Robert Brooke Dashiell (July 29, 1860 – March 8, 1899) was an officer in the United States Navy noted for his naval ordnance technical expertise.

==Biography==
Dashiell was born in 1860 near Woodville, Virginia. He graduated from the United States Naval Academy in 1881, ranked seventh in his class. One of his classmates was John W. Weeks, who later served in Congress and was Secretary of War from 1921 to 1925. Following his graduation, Dashiell served for 16 months on the USS Essex.

Dashiell was commissioned as an ensign on July 1, 1883. First assigned to the naval ordnance department, he was transferred in 1885 to the USS Pensacola, under the command of then-Captain George Dewey. He served on the Pensacola until early 1888, when he was again assigned to naval ordnance.

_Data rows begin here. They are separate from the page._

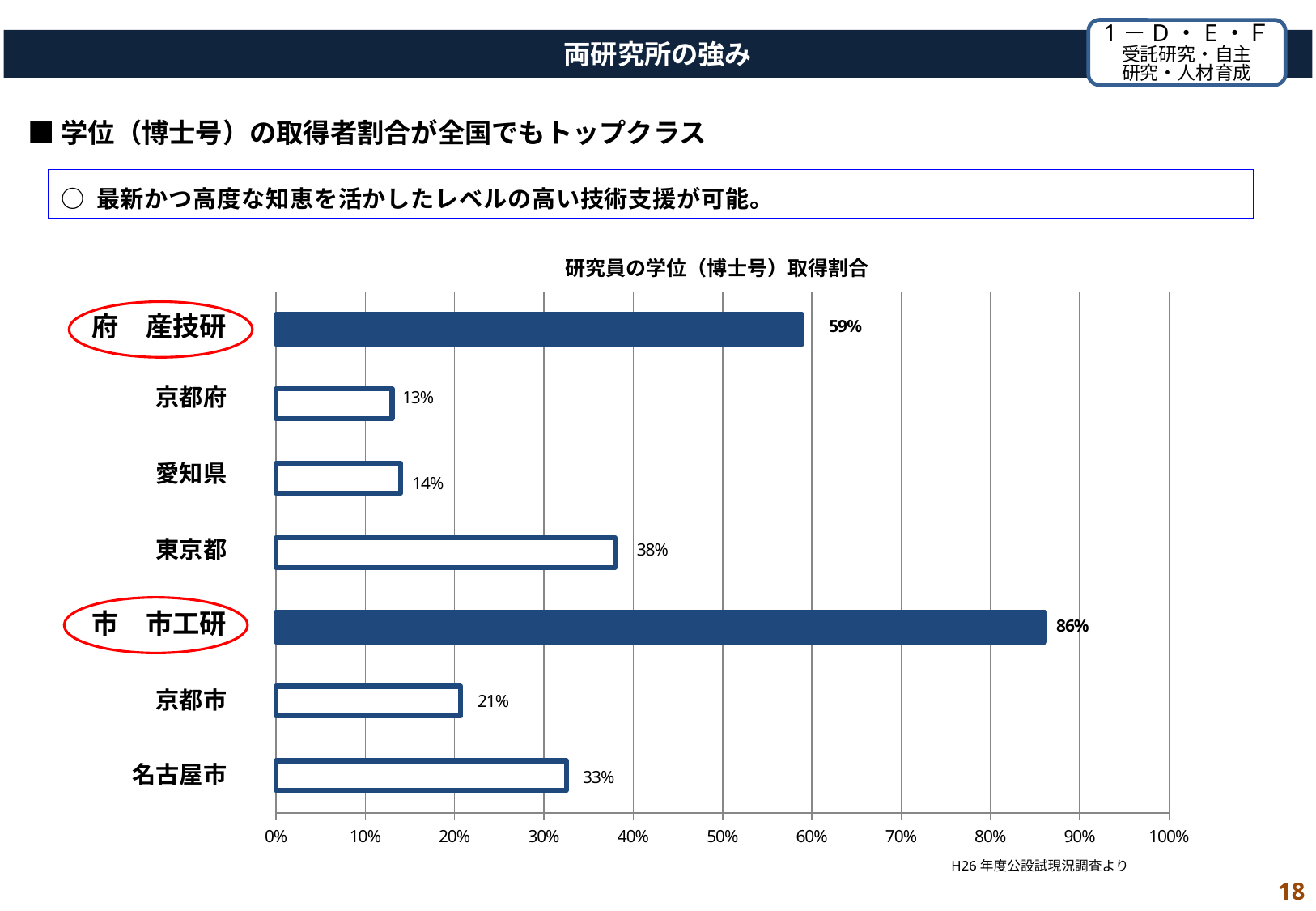
What is the value for 府 産技研 in the chart 研究員の学位（博士号）取得割合? 59% Which is larger, the value for 愛知県 or the value for 京都市? 京都市 What is the value for 東京都? 38% What is the value for 市 市工研? 86% What is the value for 名古屋市? 33% Which category has the lowest value? 京都府 What is the difference between the values for 市 市工研 and 府 産技研? 27% Which category has the highest value? 市 市工研 What is the title of the chart? 研究員の学位（博士号）取得割合 What kind of chart is shown on the slide? Bar chart What is the difference between the values for 東京都 and 京都市? 17% How many categories are shown in the chart? 7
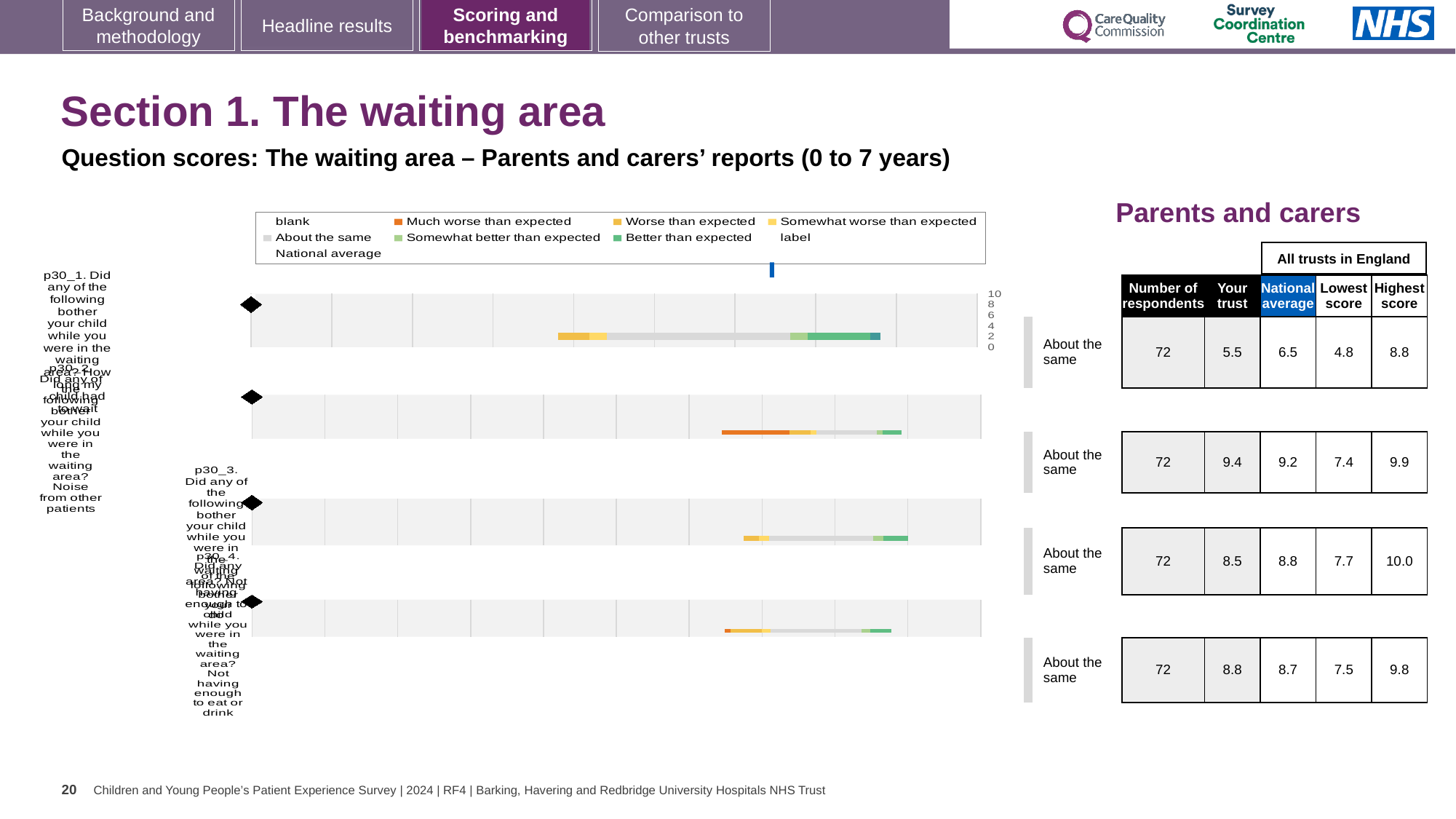
How many entries does the chart legend list? 9 What kind of chart is shown on the slide? bar chart Which legend entry is shown in orange? Much worse than expected What benchmark category is shown next to the bar for p30_1? About the same What is the highest value shown on the chart's axis? 10 How many question bars are plotted in the chart? 4 What benchmark category is shown next to the bar for p30_4? About the same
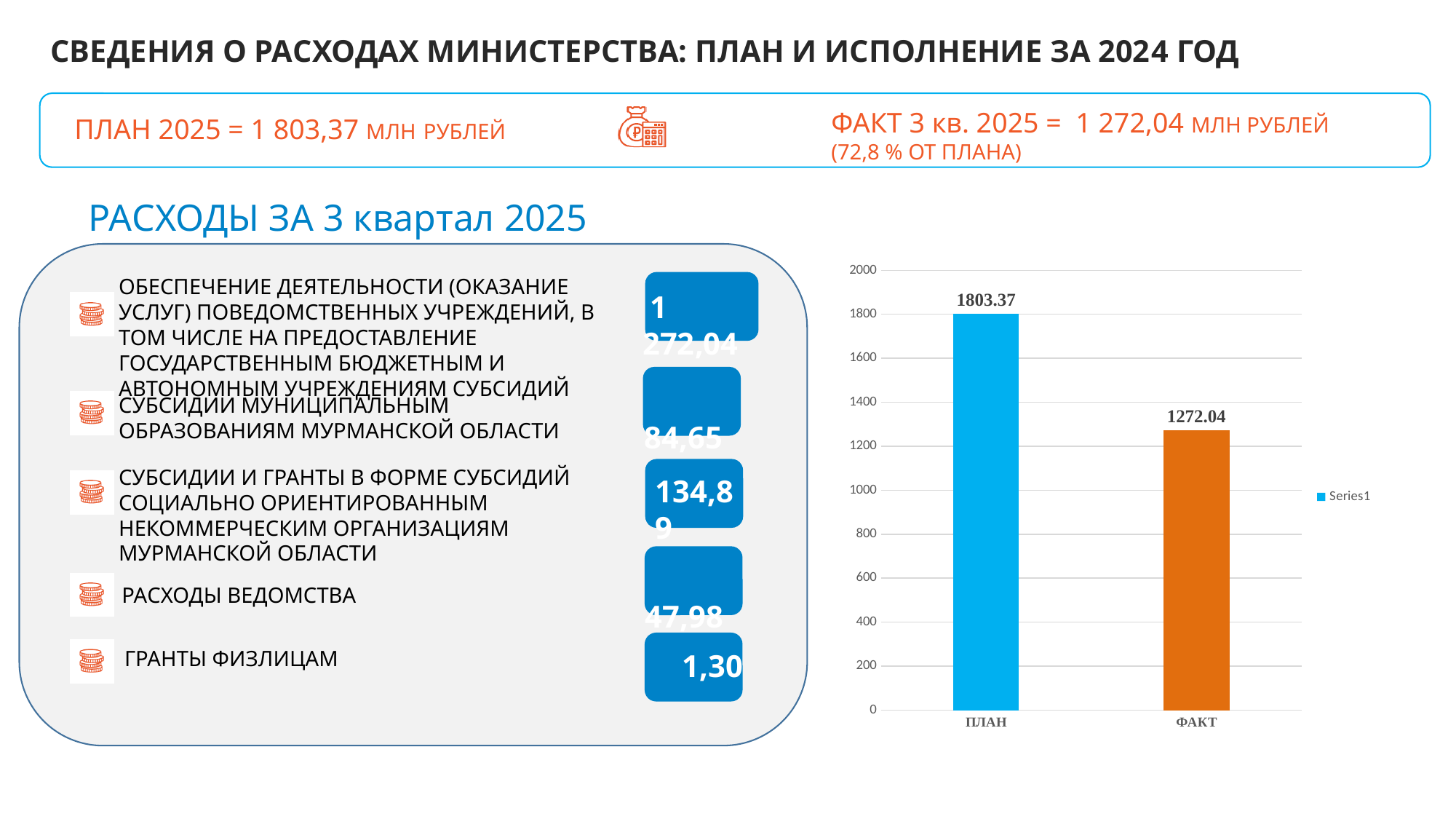
What type of chart is shown on the slide? bar chart What is the difference between the ПЛАН and ФАКТ values in the chart? 531.33 What is the value of the ПЛАН bar in the chart? 1803.37 How many series does the chart legend list? 1 What is the legend entry shown in the chart? Series1 Which is larger in the chart, ПЛАН or ФАКТ? ПЛАН Which category has the lowest bar in the chart? ФАКТ How many bars are shown in the chart? 2 Which category has the highest bar in the chart? ПЛАН Is the value for ПЛАН greater or less than 1600? greater Is the value for ФАКТ greater or less than 1400? less What is the value of the ФАКТ bar in the chart? 1272.04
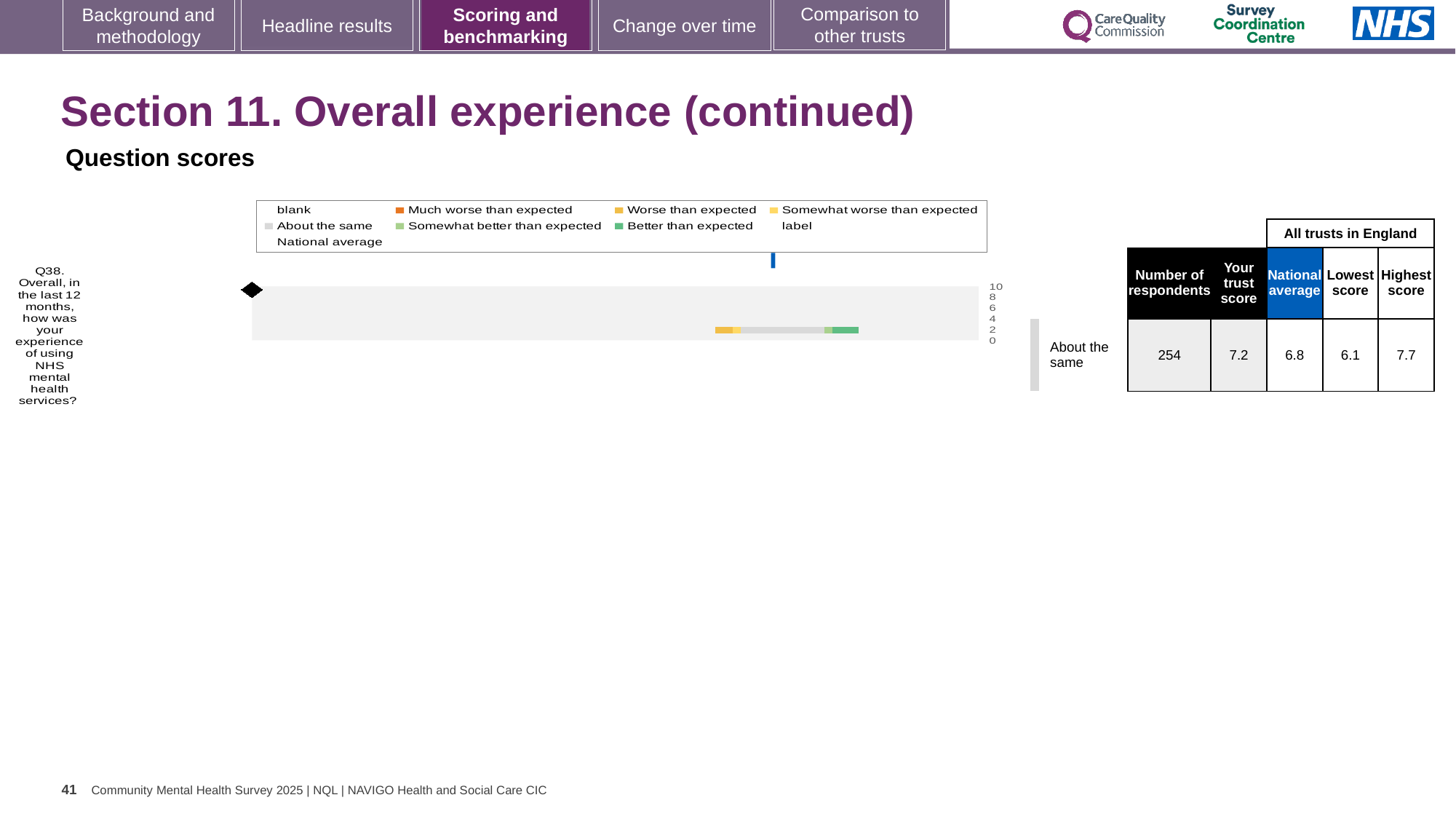
What is the lowest score among all trusts in England for Q38? 6.1 Which benchmarking category is Q38 assigned to, according to the label next to the chart? About the same What is the maximum value shown on the chart's score axis? 10 How many survey questions are plotted in the chart on this slide? 1 What kind of chart is shown on the slide for Q38? bar chart Which is larger for Q38, the trust's score or the national average? the trust's score What is the number of respondents for Q38? 254 What is the difference between the trust's score and the national average for Q38? 0.4 What is the difference between the highest and lowest scores among all trusts in England for Q38? 1.6 What is the national average score for Q38? 6.8 What is the highest score among all trusts in England for Q38? 7.7 What is the trust's score for Q38? 7.2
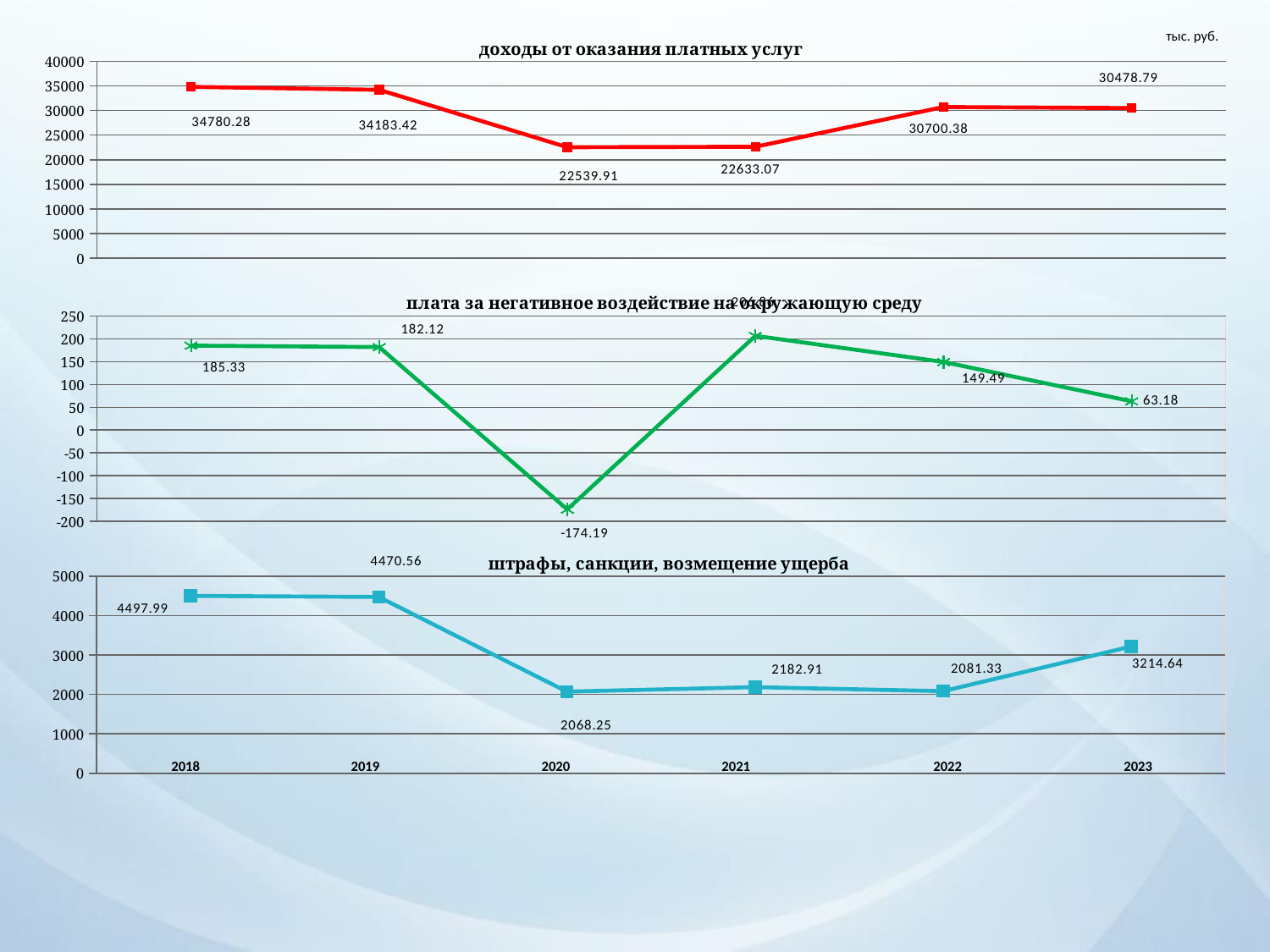
In the chart titled 'штрафы, санкции, возмещение ущерба', what is the value for 2018? 4497.99 In the chart titled 'доходы от оказания платных услуг', what is the value of the first data point (2018)? 34780.28 In the chart titled 'штрафы, санкции, возмещение ущерба', which year has the lowest value? 2020 In the chart titled 'доходы от оказания платных услуг', what is the difference between the first value (34780.28) and the second value (34183.42)? 596.86 How many data points are plotted in the chart titled 'штрафы, санкции, возмещение ущерба'? 6 In the chart titled 'доходы от оказания платных услуг', what is the value of the last data point (2023)? 30478.79 What type of chart is the top chart titled 'доходы от оказания платных услуг'? line chart In the chart titled 'доходы от оказания платных услуг', what is the lowest value shown? 22539.91 In the chart titled 'штрафы, санкции, возмещение ущерба', which is larger, the value for 2021 or the value for 2023? 2023 In the chart titled 'плата за негативное воздействие на окружающую среду', what is the value of the last data point (2023)? 63.18 In the chart titled 'плата за негативное воздействие на окружающую среду', what is the value of the third data point (2020)? -174.19 In the chart titled 'плата за негативное воздействие на окружающую среду', is the value for 2022 greater or less than 100? greater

In 1889, Dashiell received an honorary Master of Arts degree from St. John's College in Annapolis, Maryland. He was dispatched by the Bureau of Ordnance to construct a naval ordnance center in Indian Head, Maryland, where he served as Inspector in Charge of Ordnance from 1890 to 1893. The resulting facility, Naval Support Facility Indian Head, has played a significant role in ordnance development and testing for the United States.

In May 1893, Dashiell was assigned to the armored cruiser USS New York. In December of that year, he was promoted to lieutenant junior grade. In 1895, while still serving on the New York, he resigned as a line officer and was appointed a staff corps officer in the Naval Construction Corps. An inventor of important ordnance mechanisms and an authority on dock construction, he was commissioned Assistant Naval Constructor on February 7, 1895.

Dashiell served in his specialty until his death due to meningitis in 1899 in Washington, D.C. He was survived by his wife and three children. A brother, Paul Dashiell, was a professor and football coach at the Naval Academy. One of his daughters, Eleanor, married future Army major general Julian Hatcher in October 1910. Another daughter, Nancy, married future Navy vice admiral Thomas Leigh Gatch in June 1917.

In 1943, the destroyer USS Dashiell (DD-659) was named in his honor. The Dashiell was commissioned 20 March 1943 and decommissioned 29 April 1960.